Lo más refrescante es que "La Vida y Nada Más" insiste en una representación honesta sin tomar atajos. Las interacciones son naturales, los métodos de supervivencia de Regina cada día son su inmunización contra un sistema que no siempre tiene su mejor interés en mente. Esto es suficiente para descolocar a quien prefiere el ideal utópico progresista, donde todo finaliza felizmente si crees lo suficiente. Perdón, Disney, pero esto es la vida real.
Hablamos de un film que, sin dar sermones, logra que el espectador reconozca cómo la falta de oportunidades reales y tangibles hace mella en comunidades enteras. Y a menudo, esas mismas políticas condescendientes de progreso sirven poco más que para colocar un parche temporal a situaciones que requieren cambios más profundos.
Lo más sorprendente de "La Vida y Nada Más" es su habilidad para provocar empatía sin recurrir a las emociones fáciles. Se podría suponer que el cine estadounidense, con su glamour habitual, podría aprender una lección o dos sobre cómo es tocar las fibras de la realidad sin rebajar la narrativa a clichés gastados. Esta película nos muestra que las historias más poderosas son las que se basan en la experiencia humana honesta y cruda, no en la corrección política que busca satisfacer a todos, pero acaba resonando con pocos.

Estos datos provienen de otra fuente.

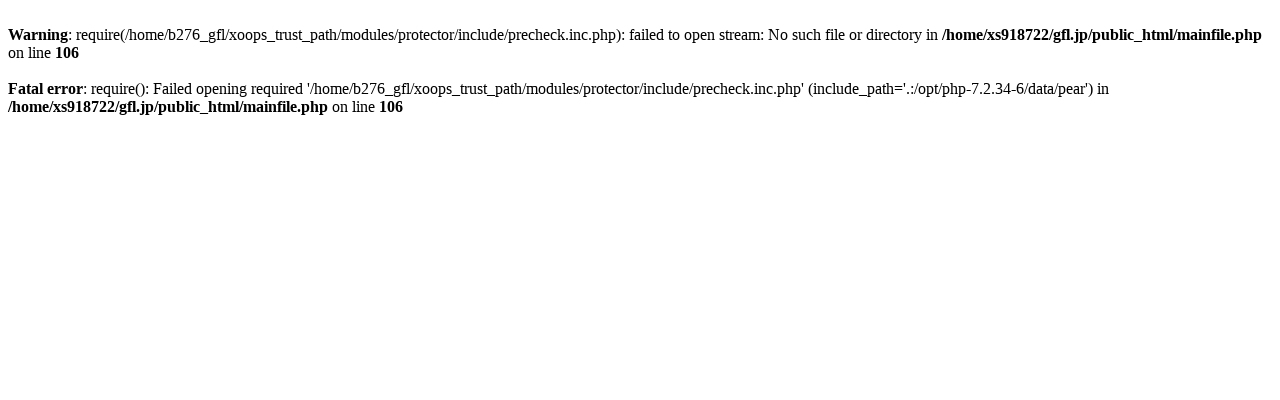

--- FILE ---
content_type: text/html; charset=UTF-8
request_url: http://www.gfl.jp/modules/cubookmarken/index.php?action=BmView&bm_id=859
body_size: 278
content:
<br />
<b>Warning</b>:  require(/home/b276_gfl/xoops_trust_path/modules/protector/include/precheck.inc.php): failed to open stream: No such file or directory in <b>/home/xs918722/gfl.jp/public_html/mainfile.php</b> on line <b>106</b><br />
<br />
<b>Fatal error</b>:  require(): Failed opening required '/home/b276_gfl/xoops_trust_path/modules/protector/include/precheck.inc.php' (include_path='.:/opt/php-7.2.34-6/data/pear') in <b>/home/xs918722/gfl.jp/public_html/mainfile.php</b> on line <b>106</b><br />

Con una cámara que no teme acercarse tanto que puedas sentir la respiración de sus personajes, "La Vida y Nada Más" ofrece una ventana directa a la sinceridad de la vida. Es refrescante ver que aún existen películas que no buscan glorificar ni deshumanizar a sus sujetos, y en su lugar, muestran la dignidad que viene con luchar por uno mismo y por los tuyos a pesar de las adversidades. Es un recordatorio poderoso y brutal: la esforzada vida de una madre trabajadora puede ser tan emocionante, y tan devastadora, como cualquier blockbuster financiado por multimillonarios, sólo que mucho más real.

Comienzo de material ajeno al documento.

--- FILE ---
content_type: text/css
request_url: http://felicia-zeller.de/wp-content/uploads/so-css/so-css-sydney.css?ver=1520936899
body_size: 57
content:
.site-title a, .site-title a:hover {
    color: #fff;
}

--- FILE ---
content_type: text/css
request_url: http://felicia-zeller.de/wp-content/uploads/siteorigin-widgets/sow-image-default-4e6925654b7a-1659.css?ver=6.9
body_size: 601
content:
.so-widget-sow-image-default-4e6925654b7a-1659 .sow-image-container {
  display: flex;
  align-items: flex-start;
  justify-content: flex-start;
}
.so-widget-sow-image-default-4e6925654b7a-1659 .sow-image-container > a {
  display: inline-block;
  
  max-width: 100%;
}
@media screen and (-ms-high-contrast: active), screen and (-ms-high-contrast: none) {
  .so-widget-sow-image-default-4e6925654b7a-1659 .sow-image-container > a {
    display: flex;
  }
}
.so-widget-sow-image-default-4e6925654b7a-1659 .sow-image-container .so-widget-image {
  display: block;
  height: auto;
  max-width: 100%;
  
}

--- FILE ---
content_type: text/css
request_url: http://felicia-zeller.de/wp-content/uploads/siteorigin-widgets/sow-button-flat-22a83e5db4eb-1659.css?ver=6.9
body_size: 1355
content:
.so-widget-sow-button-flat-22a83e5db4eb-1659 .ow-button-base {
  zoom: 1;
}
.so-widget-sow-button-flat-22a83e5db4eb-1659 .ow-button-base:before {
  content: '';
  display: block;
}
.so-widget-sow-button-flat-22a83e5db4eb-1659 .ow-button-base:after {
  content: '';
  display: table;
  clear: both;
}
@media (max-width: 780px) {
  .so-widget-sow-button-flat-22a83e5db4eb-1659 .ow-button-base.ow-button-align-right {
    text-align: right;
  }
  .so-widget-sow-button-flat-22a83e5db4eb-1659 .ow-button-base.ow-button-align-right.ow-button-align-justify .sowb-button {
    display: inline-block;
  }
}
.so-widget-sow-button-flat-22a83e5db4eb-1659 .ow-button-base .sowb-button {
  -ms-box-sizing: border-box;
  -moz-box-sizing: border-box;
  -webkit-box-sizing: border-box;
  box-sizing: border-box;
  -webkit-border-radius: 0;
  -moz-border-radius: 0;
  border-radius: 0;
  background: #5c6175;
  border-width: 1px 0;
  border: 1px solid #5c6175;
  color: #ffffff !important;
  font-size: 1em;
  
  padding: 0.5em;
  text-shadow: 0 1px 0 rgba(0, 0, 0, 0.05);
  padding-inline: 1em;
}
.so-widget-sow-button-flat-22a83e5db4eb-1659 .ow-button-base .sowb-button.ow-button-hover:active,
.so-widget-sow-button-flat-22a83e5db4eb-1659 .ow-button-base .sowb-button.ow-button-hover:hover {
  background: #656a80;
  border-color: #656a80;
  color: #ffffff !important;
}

Así que, al menos por esta vez, dejemos que una película como "La Vida y Nada Más" nos abra los ojos a una existencia que, quizás, no busca ser dramatizada para consagrar una moralidad impuesta, sino simplemente ser reconocida. Y a leer esto, algunos tal vez entenderán que el verdadero cambio a menudo comienza con la comprensión y el respeto hacia la lucha ocasionalmente invisible de aquellos a nuestro alrededor.